Heureusement, comme s'il eût deviné ce qui se passait dans cette pauvre petite cervelle, le recteur reprit :

«Approche ici, mon garçon… Nous allons donc faire de toi un maître d'étude… À ton âge, avec cette taille et cette figure-là, le métier te sera plus dur qu'à un autre… Mais enfin, puisqu'il le faut, puisqu'il faut que tu gagnes ta vie, mon cher enfant, nous arrangerons cela pour le mieux… En commençant, on ne te mettra pas dans une grande baraque… Je vais t'envoyer dans un collège communal, à quelques lieues d'ici, à Sarlande, en pleine montagne… Là tu feras ton apprentissage d'homme, tu t'aguerriras au métier, tu grandiras, tu prendras de la barbe ; puis le poil venu, nous verrons !» Tout en parlant, M. le recteur écrivait au principal du collège de Sarlande pour lui présenter son protégé. La lettre terminée, il la remit au petit Chose et l'engagea à partir le jour même ; là-dessus, il lui donna quelques sages conseils et le congédia d'une tape amicale sur la joue en lui promettant de ne pas le perdre de vue.

Voilà mon petit Chose bien content. Quatre à quatre il dégringole l'escalier séculaire de l'Académie et s'en va d'une haleine retenir sa place pour Sarlande.

La diligence ne part que dans l'après-midi ; encore quatre heures à attendre ! Le petit Chose en profite pour aller parader au soleil sur l'esplanade et se montrer à ses compatriotes. Ce premier devoir accompli, il songe à prendre quelque nourriture et se met en quête d'un cabaret à portée de son escarcelle…

Juste en face les casernes, il en avise un propret, reluisant, avec une belle enseigne toute neuve :

Au Compagnon du tour de France.

« Voici mon affaire », se dit-il. Et, après quelques minutes d'hésitation – c'est la première fois que le petit Chose entre dans un restaurant – il pousse résolument la porte.

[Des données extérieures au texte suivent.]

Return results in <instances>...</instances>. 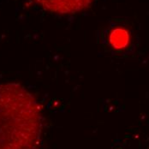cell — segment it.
Masks as SVG:
<instances>
[{
  "instance_id": "cell-1",
  "label": "cell",
  "mask_w": 149,
  "mask_h": 149,
  "mask_svg": "<svg viewBox=\"0 0 149 149\" xmlns=\"http://www.w3.org/2000/svg\"><path fill=\"white\" fill-rule=\"evenodd\" d=\"M41 110L22 85H0V149H36L41 134Z\"/></svg>"
},
{
  "instance_id": "cell-3",
  "label": "cell",
  "mask_w": 149,
  "mask_h": 149,
  "mask_svg": "<svg viewBox=\"0 0 149 149\" xmlns=\"http://www.w3.org/2000/svg\"><path fill=\"white\" fill-rule=\"evenodd\" d=\"M110 41L115 48H123L129 42V33L122 29H115L111 34Z\"/></svg>"
},
{
  "instance_id": "cell-2",
  "label": "cell",
  "mask_w": 149,
  "mask_h": 149,
  "mask_svg": "<svg viewBox=\"0 0 149 149\" xmlns=\"http://www.w3.org/2000/svg\"><path fill=\"white\" fill-rule=\"evenodd\" d=\"M47 10L57 14H73L88 8L93 0H35Z\"/></svg>"
}]
</instances>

Le cabaret est désert pour le moment. Des murs peints à la chaux…, quelques tables de chêne… Dans un coin de longues cannes de compagnons, à bout de cuivre, ornées de rubans multicolores… Au comptoir, un gros homme qui ronfle, le nez dans un journal.

« Holà ! quelqu'un ! » dit le petit Chose, en frappant de son poing fermé sur les tables, comme un vieux coureur de tavernes.

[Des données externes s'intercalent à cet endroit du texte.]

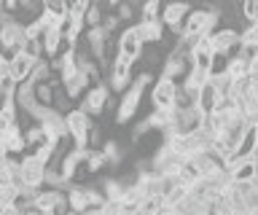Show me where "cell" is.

Le gros homme du comptoir ne se réveille pas pour si peu ; mais du fond de l'arrière-boutique, la cabaretière accourt… En voyant le nouveau client que l'ange Hasard lui amène, elle pousse un grand cri :

« Miséricorde ! monsieur Daniel ! – Annou ! ma vieille Annou !» répond le petit Chose. Et les voilà dans les bras l'un de l'autre.

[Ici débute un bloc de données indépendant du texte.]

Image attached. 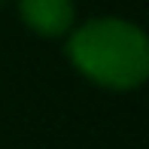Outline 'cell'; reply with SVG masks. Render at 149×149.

Eh ! mon Dieu, oui, c'est Annou, la vieille Annou, anciennement bonne des Eyssette, maintenant cabaretière, mère des compagnons, mariée à Jean Peyrol, ce gros qui ronfle là-bas dans le comptoir… Et comme elle est heureuse, si vous saviez, cette brave Annou, comme elle est heureuse de revoir M. Daniel ! Comme elle l'embrasse ! comme elle l'étreint ! comme elle l'étouffe ! Au milieu de ces effusions, l'homme du comptoir se réveille.

Il s'étonne d'abord un peu du chaleureux accueil que sa femme est en train de faire à ce jeune inconnu ; mais quand on lui apprend que ce jeune inconnu est M. Daniel Eyssette en personne, Jean Peyrol devient rouge de plaisir et s'empresse autour de son illustre visiteur.

« Avez-vous déjeuné, monsieur Daniel ?

– Ma foi ! non, mon bon Peyrol… ; c'est précisément ce qui m'a fait entrer ici. » Justice divine !… M. Daniel n'a pas déjeuné !… La vieille Annou court à sa cuisine ; Jean Peyrol se précipite à la cave, – une fière cave, au dire des compagnons.